We talked to three people who had used mental health services from Oxfordshire and Blackpool, to explore their views on researching OAC for mental health, particularly eliciting their views as to whether they thought currently available online arts and cultural resources could be useful for mental health. This involved exploration of whether they thought any avenues for research were particularly promising, including how, why and for whom they thought it could be useful.
To define the perceived mental health benefits of OAC for young people, individual semi-structured interviews were conducted through August and September 2020 with 13 participants aged 16–24 years. Participants were diverse in sociodemographic characteristics, and varied in their use of OAC and in their mental health status. Rich interview data were analysed using a reflective thematic analysis.
Define
A stakeholder workshop was held on the 13 August 2020, involving a wide group of stakeholders that was also split into smaller mixed breakout groups for further informal discussion and creative activities. Stakeholders comprised PPI, young people, multidisciplinary researchers (from internet research, psychology, psychiatry), youth engagement, and museum and culture professionals and designers (see Table 1). The workshop involved the presentation of findings of the discovery phase and recent epidemiological studies on mental health, followed by breakout groups for creative activities to interrogate the evidence and allow for experiential reflection. This enabled workshop participants to discuss potential target groups and contexts, and guide intervention development in light of the findings of the discovery phase.
Develop
We developed a core team of co-designers that evolved throughout the co-design process according to need. Researchers were based in Oxford (Oxford University Gardens, Libraries and Museums; Department of Psychiatry at University of Oxford; and Oxford Internet Institute), PPI were from Buckinghamshire and the young co-designers were from all over the UK and overseas. The 12 co-designers were a diverse group of young people who were recruited from youth PPI groups, volunteers from university staff and students, and included some young people involved in the qualitative interview study who expressed an interest in continued involvement in the project. All young co-designers were reimbursed financially for their time (in workshops and giving feedback) at an agreed hourly rate. Throughout the development phase we allowed the co-design team to evolve according to the design need.
Ethics approval statement
The University of Oxford Research Ethics Committee granted ethical approval for this study before its commencement (reference number R70187/RE006).

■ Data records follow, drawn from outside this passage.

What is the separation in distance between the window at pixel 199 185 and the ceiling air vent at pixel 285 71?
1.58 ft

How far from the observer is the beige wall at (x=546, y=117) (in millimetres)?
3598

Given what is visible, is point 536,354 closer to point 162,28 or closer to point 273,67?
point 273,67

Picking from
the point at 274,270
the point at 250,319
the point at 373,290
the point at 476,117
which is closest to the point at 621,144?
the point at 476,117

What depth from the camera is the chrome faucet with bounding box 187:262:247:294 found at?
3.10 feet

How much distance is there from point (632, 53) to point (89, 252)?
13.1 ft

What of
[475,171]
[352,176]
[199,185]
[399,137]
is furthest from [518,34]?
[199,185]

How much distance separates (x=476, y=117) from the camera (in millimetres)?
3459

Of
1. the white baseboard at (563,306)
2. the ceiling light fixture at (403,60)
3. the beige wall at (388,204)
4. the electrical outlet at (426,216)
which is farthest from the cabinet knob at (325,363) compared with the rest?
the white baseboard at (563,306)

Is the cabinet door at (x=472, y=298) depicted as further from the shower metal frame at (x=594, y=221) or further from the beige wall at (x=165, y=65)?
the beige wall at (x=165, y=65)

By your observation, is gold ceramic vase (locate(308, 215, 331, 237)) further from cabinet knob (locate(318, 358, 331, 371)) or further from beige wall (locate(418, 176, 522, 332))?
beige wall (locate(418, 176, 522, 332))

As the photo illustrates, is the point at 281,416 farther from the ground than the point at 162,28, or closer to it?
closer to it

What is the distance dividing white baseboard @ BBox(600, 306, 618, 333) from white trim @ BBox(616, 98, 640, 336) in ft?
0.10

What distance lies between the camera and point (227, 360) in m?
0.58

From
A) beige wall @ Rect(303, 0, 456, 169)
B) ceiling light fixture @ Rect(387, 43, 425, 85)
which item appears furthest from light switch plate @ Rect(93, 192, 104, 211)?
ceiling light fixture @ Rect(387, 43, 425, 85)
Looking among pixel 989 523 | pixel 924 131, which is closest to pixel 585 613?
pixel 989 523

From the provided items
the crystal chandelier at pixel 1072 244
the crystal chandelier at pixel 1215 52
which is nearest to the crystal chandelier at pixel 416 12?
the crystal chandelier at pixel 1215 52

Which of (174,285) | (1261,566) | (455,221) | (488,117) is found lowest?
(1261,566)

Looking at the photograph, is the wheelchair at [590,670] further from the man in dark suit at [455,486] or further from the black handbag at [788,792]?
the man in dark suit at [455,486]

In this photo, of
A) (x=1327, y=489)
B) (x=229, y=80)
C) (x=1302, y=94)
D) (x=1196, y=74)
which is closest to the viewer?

Development of the intervention occurred over a 3-month period (September to November 2020) in an iterative process. Throughout, weekly meetings were attended with Imagineear (www.imagineear.com), a production company experienced in content creation and platform provision for museums and art galleries, as well as health services.
Youth voice took precedence. We conducted five workshops with young people and encouraged constant feedback in a number of modalities (messaging, email, telephone calls) in an iterative process involving small- and large-scale production, co-production sprints and refinement. Stages of intervention development included the presentation and selection of stories, generation of viewpoints, determination of visual design and audio-visual preferences, and navigation and optimisation of the web experience (see Fig 2).
Deliver
Diverse young people actively contributed to the design of a randomised controlled trial (RCT) to evaluate the co-designed intervention for depression and anxiety in young people.Reference Syed Sheriff, Vuorre, Riga, Przybylski, Adams and Harmer32 The evaluation included qualitative and quantitative methodologies, and is described in more detail elsewhere.Reference Syed Sheriff, Vuorre, Riga, Przybylski, Adams and Harmer33
Results
Discover
The cross-sectional survey revealed information relevant to the design of an online intervention; for example, the self-reported mental health benefits of online culture were associated with regularity of use of OAC and differed with age. Although people aged 16–24 years reported potential mental health benefits of OAC, they were less likely to be regular users of it. Echoing population studies, higher proportions of people aged 16–24 years had levels of distress, signifying probable anxiety and/or depression. High proportions of the respondents of the survey were female, White, university educated, older and on a high income; however, the 77 younger people (aged 16–24 years) who responded to the survey had more diverse sociodemographic characteristics than the older age groups.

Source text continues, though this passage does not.